## EXERCISE INPUT
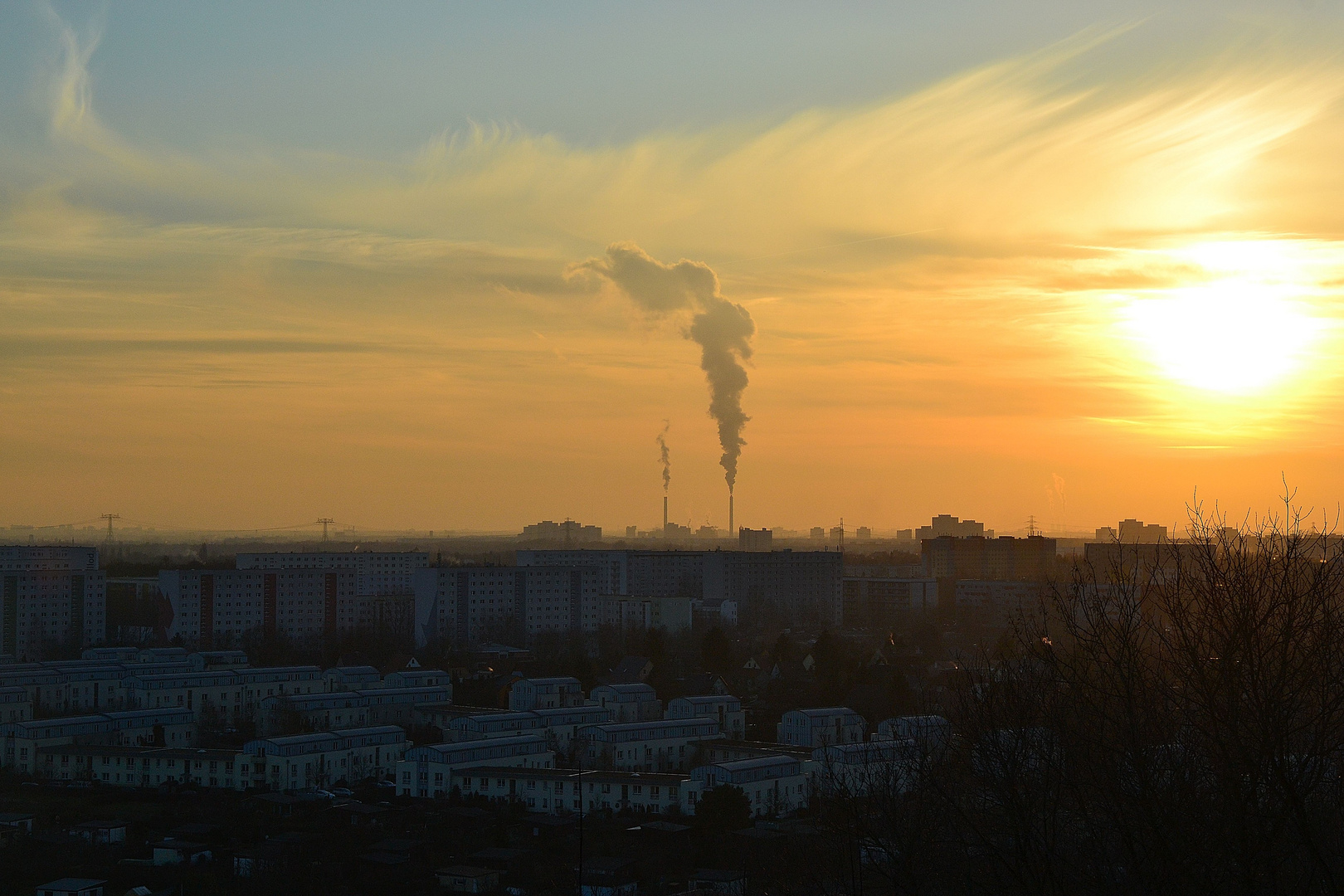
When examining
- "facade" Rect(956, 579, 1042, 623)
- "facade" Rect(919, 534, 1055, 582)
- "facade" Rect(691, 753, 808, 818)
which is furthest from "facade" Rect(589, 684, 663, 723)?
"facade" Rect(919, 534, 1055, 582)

* * *

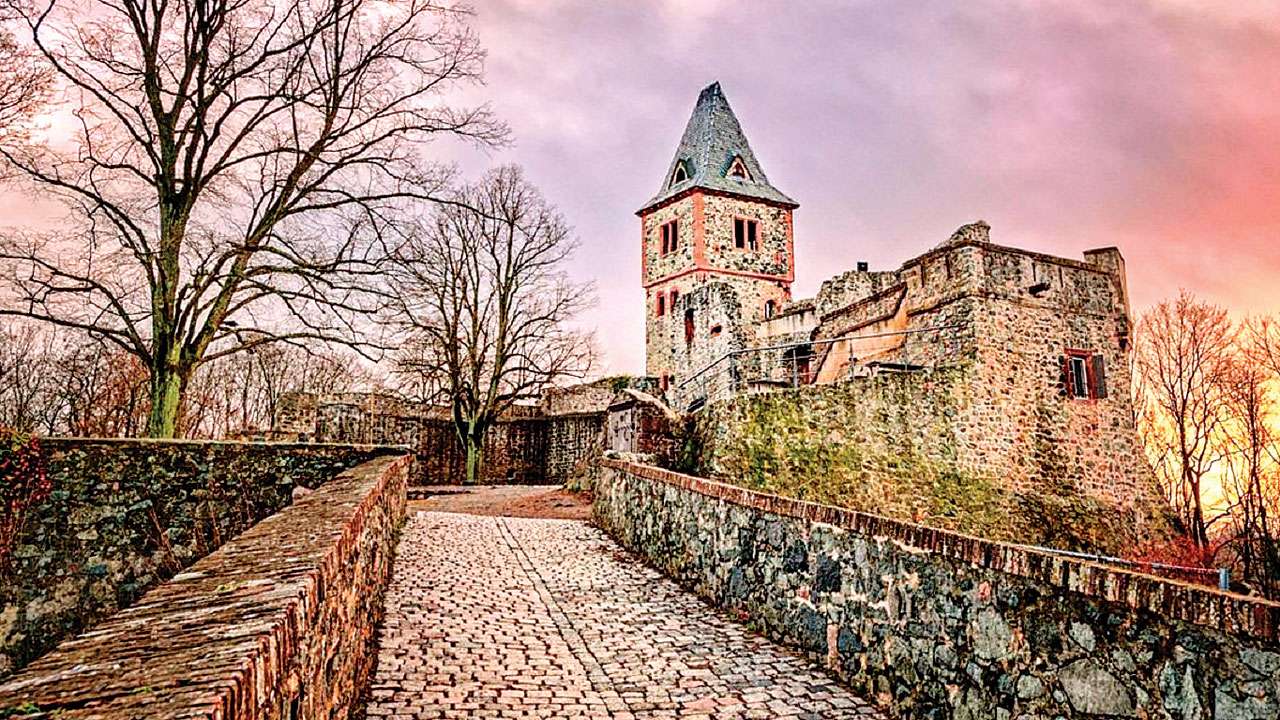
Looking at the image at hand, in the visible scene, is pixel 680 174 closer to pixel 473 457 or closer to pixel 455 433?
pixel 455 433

---

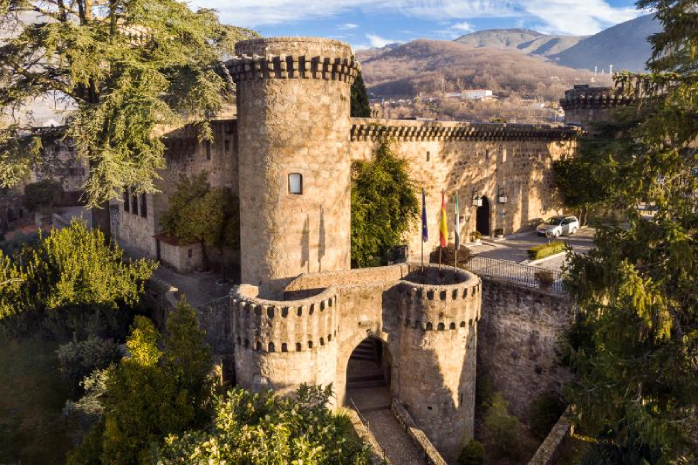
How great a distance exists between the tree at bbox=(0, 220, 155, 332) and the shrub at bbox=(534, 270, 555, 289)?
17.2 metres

## TASK BRIEF
Can you rewrite everything from the line containing "How great a" down to the line containing "17.2 metres" as a numbered list, with both of those lines included and any blank lines dropped?

## SOLUTION TO THIS TASK
1. How great a distance exists between the tree at bbox=(0, 220, 155, 332) and the shrub at bbox=(534, 270, 555, 289)?
2. 17.2 metres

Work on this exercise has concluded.